Tutti i gradi della bioplastica Mater-Bi oltre il 40% di rinnovabile

Anche il Mater-Bi di IV generazione ha ottenuto la certificazione “eLabel!”

In occasione del convegno G7 – “Stop Plastic Waste” di Bologna, Novamont ha annunciato che entro il 2017 porterà il contenuto minimo di rinnovabile dell’intera gamma della bioplastica Mater-Bi oltre il 40% e sarà in grado di offrire prodotti ad alta rinnovabilità fino al 100% in applicazioni specifiche.

Con questa decisione, Novamont anticipa gli obiettivi di Italia e Francia in materia di contenuto rinnovabile per alcune applicazione (come ad esempio i sacchi frutta e verdura),  per cui è prevista una soglia minima del 40% a partire dal 2018.

Catia Bastioli, AD di Novamont, spiega così la decisione di portare da subito, volontariamente, tutta la gamma di bioplastiche Mater-Bi ad un maggiore livello di rinnovabilità: “questa scelta si combina con quella fatta molti anni fa di utilizzare queste bioplastiche solo e soltanto in applicazioni che diano un contributo di sistema.
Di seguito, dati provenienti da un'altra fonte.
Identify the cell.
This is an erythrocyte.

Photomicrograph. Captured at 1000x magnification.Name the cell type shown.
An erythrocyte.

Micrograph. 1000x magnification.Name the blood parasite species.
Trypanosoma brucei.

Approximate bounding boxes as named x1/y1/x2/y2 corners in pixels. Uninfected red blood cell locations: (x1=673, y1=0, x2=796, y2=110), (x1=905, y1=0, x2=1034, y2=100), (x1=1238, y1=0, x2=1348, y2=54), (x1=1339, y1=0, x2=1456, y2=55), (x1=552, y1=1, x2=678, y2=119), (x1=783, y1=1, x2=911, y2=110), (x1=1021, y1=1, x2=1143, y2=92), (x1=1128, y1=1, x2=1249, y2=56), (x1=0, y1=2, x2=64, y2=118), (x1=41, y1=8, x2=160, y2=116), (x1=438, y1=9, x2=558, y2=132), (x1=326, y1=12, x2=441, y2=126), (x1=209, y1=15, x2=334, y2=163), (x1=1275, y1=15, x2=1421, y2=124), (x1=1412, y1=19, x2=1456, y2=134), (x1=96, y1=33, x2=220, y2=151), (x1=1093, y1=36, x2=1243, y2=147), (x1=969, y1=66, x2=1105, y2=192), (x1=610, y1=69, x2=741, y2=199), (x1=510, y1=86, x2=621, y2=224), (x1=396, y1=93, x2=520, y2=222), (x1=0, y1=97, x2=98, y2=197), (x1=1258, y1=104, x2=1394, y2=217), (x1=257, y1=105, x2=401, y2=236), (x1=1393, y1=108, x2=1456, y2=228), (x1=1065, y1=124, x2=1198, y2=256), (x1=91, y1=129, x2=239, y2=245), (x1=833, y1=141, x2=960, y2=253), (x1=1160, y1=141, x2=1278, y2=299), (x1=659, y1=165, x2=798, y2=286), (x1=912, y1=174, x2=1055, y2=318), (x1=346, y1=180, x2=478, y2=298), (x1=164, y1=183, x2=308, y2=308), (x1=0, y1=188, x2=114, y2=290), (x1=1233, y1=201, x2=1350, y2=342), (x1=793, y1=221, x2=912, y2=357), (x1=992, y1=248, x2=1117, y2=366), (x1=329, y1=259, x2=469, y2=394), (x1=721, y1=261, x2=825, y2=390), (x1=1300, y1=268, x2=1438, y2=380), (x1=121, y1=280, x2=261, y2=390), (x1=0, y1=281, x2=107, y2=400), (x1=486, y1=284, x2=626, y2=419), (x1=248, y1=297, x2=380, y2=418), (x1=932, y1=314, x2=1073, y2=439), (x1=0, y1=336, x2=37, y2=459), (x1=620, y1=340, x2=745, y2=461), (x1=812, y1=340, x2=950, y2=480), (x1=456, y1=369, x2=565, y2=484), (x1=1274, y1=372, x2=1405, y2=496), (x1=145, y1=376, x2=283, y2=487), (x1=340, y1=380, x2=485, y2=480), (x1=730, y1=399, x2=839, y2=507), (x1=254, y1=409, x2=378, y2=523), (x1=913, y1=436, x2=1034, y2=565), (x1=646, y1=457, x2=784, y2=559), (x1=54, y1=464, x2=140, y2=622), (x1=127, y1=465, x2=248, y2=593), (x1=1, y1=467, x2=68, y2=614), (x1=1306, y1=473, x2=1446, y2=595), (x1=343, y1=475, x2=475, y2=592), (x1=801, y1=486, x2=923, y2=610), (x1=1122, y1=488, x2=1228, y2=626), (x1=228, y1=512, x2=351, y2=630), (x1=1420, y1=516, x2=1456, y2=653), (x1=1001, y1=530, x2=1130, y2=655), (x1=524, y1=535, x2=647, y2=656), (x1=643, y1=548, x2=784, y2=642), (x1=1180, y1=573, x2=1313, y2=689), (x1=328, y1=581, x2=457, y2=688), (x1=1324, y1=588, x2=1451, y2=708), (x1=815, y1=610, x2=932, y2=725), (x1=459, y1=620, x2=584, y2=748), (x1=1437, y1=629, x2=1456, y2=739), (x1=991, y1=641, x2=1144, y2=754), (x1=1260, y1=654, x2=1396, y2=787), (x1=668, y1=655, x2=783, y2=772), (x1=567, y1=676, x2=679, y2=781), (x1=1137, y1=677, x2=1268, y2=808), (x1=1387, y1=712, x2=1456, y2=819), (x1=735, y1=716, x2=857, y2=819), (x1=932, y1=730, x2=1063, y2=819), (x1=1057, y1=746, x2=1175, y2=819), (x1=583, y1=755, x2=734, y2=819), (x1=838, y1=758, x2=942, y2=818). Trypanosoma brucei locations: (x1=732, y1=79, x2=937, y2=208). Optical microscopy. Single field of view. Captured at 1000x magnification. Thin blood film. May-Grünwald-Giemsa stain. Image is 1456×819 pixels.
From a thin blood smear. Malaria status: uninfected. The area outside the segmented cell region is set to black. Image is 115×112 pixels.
In particolare abbiamo puntato al miglioramento e all’intercettazione di una maggiore quantità di rifiuto organico.

“L’obiettivo – spiega Catia Bastioli – è di facilitare un sistema di riciclo che minimizzi lo spreco di materia organica, così fondamentale per i suoli, e massimizzi la possibilità di recupero delle plastiche tradizionali. Tutto questo va nella logica dell’economia circolare che richiede di definire gli ambiti di maggiore utilità e valorizzazione dei vari flussi e di collaborare con diversi interlocutori in modo nuovo per realizzare tre obiettivi fondamentali: una nuova crescita economica locale di filiera, l’inclusione sociale e la rigenerazione del capitale naturale locale”.

Conclude dicendo che “solo in questo modo sarà anche possibile porre fine all’inquinamento delle plastiche  nelle nostre acque, che deriva per ben l’80% dai comportamenti non virtuosi dalla terra”.